Eloise Gomez Reyes, a Democrat who sponsored the legislation, said the measure is about second chances.

"To correct is to right a wrong; to rehabilitate is to restore," Gomez Reyes said. "Rehabilitation without strategies to ensure the formerly incarcerated have a career is a pathway to recidivism. We must get serious about providing pathways for those that show the determination to turn their lives around."

People who commit violent felonies or sexual crimes are not eligible to petition to have their records cleared.

For decades California has supplemented its firefighting efforts with minimum-security inmates. The California Department of Corrections and Rehabilitation (CDCR) operates 43 conservation camps, or fire camps, throughout the state. Hundreds of inmates have been used each year to battle recent fires.

The legislation that Newsom signed says three inmate firefighters have died since 2017.

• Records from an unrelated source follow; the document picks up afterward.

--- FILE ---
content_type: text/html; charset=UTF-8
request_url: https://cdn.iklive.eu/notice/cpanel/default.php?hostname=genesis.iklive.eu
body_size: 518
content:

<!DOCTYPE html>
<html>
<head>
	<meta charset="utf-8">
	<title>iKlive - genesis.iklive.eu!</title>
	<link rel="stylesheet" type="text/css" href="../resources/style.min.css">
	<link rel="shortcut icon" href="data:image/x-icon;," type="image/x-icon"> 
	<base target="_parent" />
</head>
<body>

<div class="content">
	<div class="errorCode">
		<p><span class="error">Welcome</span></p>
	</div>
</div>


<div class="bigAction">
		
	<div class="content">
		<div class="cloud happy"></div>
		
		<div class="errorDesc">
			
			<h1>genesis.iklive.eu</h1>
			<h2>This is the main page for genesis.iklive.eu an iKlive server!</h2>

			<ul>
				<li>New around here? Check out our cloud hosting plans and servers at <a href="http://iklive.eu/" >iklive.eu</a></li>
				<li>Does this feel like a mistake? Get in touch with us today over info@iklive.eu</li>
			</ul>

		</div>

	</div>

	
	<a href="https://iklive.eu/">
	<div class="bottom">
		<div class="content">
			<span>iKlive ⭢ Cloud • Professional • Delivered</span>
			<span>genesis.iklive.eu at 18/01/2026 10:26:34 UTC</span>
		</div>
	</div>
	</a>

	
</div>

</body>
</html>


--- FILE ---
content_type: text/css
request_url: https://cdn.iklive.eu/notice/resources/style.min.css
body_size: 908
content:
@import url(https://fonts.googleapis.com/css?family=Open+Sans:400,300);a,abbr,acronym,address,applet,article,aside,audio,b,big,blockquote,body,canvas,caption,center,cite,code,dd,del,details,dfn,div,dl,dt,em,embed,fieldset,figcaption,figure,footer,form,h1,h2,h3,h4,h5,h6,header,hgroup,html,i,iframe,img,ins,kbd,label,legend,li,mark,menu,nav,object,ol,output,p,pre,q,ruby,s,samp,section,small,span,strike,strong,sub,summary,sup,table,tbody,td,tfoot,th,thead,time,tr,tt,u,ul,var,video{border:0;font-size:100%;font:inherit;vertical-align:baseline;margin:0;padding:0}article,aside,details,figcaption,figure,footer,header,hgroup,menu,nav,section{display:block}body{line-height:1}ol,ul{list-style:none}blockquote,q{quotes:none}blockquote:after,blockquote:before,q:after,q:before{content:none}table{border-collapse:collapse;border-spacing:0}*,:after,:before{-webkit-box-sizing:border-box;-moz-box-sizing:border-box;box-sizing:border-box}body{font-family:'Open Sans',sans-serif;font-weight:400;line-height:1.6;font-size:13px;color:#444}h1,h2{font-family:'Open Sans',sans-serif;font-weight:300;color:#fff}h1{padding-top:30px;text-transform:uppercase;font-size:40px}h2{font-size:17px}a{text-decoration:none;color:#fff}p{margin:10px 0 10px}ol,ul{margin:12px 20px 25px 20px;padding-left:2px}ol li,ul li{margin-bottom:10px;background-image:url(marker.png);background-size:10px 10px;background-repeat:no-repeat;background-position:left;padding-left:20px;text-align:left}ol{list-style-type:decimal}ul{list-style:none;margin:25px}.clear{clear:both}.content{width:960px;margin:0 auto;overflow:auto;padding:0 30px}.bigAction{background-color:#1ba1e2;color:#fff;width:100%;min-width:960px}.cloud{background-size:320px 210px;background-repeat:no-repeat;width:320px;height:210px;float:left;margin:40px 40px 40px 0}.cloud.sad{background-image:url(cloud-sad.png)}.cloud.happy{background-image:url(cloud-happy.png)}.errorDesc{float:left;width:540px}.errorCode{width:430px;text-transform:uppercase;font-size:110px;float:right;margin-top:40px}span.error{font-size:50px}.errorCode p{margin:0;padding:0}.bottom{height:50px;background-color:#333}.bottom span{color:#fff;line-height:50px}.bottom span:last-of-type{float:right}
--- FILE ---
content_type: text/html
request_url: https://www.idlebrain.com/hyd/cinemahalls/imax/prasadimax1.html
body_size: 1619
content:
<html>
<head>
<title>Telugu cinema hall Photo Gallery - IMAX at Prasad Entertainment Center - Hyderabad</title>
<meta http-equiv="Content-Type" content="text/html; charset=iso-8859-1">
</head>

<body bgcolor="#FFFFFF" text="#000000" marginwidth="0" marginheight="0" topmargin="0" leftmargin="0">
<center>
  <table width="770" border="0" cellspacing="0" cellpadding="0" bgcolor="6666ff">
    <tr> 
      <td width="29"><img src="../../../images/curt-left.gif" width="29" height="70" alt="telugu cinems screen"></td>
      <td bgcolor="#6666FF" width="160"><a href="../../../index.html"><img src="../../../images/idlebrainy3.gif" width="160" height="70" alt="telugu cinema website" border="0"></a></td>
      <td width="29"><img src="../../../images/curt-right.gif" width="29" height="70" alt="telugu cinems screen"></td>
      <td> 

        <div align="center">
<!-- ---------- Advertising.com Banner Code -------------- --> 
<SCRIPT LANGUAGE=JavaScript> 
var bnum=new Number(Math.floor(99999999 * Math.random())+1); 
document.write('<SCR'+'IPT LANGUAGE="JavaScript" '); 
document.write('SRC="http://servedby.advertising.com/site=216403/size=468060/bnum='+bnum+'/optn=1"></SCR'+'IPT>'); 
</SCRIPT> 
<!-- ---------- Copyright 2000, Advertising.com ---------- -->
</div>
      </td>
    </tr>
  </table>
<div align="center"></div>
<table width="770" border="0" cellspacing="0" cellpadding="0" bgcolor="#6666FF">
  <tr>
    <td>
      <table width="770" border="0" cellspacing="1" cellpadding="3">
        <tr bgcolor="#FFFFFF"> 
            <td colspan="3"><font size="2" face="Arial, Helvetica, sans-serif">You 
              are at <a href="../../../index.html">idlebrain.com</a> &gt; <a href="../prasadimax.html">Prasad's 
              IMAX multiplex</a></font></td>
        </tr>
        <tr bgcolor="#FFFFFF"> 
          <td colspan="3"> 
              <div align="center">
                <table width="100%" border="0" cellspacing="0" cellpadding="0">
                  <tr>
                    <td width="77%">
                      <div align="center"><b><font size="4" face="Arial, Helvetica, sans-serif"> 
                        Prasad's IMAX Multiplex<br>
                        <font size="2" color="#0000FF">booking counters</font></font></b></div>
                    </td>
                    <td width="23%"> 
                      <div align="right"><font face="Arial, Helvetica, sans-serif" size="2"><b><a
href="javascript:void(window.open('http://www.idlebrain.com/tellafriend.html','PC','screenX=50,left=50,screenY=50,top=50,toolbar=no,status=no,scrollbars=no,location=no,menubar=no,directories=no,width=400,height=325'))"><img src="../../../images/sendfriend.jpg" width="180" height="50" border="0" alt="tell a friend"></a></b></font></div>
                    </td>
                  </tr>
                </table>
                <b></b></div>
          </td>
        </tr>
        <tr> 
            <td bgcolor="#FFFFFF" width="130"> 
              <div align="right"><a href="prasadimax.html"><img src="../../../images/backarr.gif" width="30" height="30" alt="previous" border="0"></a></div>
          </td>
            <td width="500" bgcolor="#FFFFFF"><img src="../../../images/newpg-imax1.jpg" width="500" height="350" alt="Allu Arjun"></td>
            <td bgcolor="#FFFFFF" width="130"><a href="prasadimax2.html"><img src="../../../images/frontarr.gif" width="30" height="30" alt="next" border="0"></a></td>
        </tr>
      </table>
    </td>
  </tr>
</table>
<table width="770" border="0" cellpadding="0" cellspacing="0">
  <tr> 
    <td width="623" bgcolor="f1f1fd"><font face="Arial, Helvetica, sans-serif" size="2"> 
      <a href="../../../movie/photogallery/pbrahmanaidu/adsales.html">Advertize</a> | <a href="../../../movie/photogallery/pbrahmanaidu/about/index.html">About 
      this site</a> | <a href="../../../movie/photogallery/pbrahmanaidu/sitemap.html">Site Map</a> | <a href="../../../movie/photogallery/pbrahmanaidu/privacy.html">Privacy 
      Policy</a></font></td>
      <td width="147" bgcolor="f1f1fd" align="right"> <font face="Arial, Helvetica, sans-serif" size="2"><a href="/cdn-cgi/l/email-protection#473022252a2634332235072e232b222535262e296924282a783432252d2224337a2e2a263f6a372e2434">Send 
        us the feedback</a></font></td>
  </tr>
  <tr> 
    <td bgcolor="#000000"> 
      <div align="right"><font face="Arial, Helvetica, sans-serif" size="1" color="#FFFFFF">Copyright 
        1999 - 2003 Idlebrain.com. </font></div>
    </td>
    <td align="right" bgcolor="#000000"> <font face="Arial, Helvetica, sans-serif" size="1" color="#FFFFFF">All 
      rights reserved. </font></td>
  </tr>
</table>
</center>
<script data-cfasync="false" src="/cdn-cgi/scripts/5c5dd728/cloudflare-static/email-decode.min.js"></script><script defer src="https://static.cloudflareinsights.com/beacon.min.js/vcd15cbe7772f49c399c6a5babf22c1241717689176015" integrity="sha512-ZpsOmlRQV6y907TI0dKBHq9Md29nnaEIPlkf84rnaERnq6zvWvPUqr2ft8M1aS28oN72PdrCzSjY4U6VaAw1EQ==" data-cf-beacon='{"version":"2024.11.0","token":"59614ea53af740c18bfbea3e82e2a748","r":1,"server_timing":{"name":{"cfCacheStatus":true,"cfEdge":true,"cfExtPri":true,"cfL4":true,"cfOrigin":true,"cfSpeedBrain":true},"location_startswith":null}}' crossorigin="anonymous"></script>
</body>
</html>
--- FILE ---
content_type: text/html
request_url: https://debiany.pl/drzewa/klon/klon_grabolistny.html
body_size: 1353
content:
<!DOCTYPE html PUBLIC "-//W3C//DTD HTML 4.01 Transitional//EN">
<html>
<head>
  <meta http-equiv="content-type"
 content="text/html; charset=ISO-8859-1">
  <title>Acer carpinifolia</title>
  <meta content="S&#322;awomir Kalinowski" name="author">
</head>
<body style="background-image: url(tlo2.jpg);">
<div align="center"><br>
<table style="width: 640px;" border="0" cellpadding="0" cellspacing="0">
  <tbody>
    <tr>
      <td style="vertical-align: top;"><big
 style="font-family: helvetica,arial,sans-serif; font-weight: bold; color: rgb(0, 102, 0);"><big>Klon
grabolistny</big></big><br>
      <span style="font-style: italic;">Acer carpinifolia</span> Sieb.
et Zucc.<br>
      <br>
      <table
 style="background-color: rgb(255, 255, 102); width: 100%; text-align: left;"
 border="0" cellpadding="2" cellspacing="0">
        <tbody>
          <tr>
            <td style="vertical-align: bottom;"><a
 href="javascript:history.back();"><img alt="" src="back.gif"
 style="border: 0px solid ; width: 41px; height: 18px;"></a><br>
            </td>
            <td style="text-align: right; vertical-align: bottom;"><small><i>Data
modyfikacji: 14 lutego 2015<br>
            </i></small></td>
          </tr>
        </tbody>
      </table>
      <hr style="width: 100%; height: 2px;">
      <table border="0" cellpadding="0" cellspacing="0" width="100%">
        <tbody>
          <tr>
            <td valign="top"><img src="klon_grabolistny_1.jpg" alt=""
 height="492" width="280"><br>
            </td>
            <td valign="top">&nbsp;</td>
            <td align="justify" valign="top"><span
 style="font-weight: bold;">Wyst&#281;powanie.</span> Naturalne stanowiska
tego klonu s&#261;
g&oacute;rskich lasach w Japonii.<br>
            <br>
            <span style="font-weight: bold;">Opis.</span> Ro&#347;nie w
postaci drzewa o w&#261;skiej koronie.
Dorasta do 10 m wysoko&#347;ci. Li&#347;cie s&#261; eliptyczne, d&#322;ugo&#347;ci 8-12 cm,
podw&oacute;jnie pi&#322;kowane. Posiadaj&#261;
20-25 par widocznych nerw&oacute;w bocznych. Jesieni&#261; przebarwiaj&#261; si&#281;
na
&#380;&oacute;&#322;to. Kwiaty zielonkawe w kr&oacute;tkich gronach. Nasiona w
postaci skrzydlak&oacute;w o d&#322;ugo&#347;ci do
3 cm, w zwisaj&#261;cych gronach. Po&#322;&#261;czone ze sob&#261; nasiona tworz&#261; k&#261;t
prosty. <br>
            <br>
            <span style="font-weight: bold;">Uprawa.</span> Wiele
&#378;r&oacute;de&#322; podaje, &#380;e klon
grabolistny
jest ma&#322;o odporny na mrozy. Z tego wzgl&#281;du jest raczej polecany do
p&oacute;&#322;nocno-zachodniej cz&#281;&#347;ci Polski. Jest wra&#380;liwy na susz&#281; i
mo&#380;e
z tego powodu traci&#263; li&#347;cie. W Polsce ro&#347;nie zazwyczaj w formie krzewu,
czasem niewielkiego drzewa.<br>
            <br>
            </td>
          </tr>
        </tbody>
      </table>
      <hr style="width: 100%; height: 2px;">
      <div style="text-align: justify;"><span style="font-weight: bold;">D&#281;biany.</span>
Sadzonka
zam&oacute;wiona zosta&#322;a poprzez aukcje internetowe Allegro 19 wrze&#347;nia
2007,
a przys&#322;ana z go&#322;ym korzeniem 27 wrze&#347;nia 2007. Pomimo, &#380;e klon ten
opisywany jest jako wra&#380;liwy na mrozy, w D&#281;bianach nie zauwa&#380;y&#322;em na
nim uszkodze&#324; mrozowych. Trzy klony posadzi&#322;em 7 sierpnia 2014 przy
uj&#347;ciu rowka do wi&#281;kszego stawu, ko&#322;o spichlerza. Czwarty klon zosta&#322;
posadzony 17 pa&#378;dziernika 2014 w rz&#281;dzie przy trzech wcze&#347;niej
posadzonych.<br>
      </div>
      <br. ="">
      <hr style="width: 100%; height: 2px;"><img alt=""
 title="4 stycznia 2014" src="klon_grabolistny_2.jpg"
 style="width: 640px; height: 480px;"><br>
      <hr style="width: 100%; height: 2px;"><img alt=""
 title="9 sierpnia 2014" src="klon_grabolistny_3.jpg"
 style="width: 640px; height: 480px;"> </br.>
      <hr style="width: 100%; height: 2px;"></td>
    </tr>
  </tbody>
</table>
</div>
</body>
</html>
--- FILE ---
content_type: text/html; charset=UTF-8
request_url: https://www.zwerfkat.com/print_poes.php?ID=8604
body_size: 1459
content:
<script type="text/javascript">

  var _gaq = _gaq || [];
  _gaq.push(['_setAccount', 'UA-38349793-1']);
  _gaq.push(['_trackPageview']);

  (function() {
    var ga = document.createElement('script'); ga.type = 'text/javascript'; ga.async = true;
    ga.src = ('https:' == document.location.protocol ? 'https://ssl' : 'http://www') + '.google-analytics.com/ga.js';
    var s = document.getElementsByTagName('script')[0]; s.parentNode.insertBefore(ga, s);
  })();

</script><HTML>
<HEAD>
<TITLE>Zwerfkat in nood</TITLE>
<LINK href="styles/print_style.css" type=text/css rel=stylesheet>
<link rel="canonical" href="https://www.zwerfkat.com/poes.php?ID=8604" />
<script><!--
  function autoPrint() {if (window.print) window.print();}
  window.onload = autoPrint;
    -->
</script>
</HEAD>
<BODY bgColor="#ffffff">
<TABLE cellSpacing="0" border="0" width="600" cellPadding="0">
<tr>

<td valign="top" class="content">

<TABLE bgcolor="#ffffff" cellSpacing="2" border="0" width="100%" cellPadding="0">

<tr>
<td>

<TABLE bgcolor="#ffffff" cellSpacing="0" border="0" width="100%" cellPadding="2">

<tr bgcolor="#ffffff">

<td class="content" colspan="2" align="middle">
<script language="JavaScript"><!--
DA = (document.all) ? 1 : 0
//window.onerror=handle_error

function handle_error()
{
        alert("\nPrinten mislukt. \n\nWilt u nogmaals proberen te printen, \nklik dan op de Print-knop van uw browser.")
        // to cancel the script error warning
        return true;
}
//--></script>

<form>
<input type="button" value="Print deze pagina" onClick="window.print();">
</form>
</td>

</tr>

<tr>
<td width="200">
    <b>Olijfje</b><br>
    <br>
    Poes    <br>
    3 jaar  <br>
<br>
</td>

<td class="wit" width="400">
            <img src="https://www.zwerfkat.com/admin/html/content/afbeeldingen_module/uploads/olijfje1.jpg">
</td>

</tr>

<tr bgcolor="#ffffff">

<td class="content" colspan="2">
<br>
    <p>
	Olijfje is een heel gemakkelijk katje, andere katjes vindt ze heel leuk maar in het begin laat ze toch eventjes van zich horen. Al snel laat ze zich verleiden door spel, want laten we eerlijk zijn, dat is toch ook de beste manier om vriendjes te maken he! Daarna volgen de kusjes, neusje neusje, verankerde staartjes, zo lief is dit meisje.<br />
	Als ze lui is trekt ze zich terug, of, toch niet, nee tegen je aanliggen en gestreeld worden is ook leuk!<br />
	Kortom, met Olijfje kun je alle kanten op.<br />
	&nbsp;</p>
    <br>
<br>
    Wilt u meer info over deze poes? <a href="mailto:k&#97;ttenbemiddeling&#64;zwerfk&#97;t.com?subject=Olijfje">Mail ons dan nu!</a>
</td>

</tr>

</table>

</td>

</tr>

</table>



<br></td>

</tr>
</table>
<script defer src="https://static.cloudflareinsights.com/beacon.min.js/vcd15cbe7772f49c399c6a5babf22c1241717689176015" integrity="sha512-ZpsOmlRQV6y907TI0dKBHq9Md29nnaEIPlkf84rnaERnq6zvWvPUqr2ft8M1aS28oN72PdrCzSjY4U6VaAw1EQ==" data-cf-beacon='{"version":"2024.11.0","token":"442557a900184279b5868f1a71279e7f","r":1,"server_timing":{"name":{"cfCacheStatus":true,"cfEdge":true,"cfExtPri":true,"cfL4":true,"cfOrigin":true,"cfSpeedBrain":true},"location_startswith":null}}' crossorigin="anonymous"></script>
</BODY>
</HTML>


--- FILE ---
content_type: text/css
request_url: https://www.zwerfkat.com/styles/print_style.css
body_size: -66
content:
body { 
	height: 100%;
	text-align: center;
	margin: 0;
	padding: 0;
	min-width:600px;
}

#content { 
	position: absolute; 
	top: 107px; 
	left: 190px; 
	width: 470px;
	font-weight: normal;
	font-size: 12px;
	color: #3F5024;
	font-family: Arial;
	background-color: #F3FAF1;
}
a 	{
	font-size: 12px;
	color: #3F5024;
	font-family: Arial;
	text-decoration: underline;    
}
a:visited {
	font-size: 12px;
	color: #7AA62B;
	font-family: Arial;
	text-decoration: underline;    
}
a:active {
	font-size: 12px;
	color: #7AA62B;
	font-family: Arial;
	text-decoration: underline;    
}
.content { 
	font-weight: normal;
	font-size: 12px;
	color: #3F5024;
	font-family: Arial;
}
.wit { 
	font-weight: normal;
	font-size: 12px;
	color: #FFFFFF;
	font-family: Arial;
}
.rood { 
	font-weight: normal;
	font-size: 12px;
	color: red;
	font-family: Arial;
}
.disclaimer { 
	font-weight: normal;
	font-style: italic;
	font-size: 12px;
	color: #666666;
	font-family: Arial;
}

The average compensation for an inmate firefighter is $3.63 per day, and they earn an additional $1.00 per day when deployed to an active fire, California Department of Forestry and Fire Protection spokeswoman Christine McMorrow said in August.

Despite their extensive training and heroic efforts in times of crisis, former inmates are often denied roles in fire departments because of their felony records.

Most fire departments require candidates to have an EMT license, which can be extremely difficult to acquire with a felony conviction.

The Conservation Camp Program supports state, local and federal government agencies as they respond to emergencies such as fires, floods and other natural or man-made disasters.

Inmate crews are assigned to a wide range of duties. When not assigned to fires, inmate crews work on fuel reduction projects near their camp location. During fires, inmate crews are assigned to initial attack, fire line creation and cleanups to make a fire safe or reduce residual smoke after the fire is controlled, according to the USDA Forest Service.

With 12 to 17 inmates in each crew, inmate firefighters work as "hand crews" who use hand tools like shovels, rakes and axes to construct the fire line.

This year there are significantly fewer inmate firefighting crews helping to battle California's devastating wildfires due to the state prison system's early release program, according to Cal Fire.

In July, the CDCR announced its decision to release as many as 17,600 inmates early to protect the prison population and staff from the coronavirus pandemic.

The early releases have meant there are 600 fewer inmate firefighters available this fire season compared to last year, McMorrow said last month.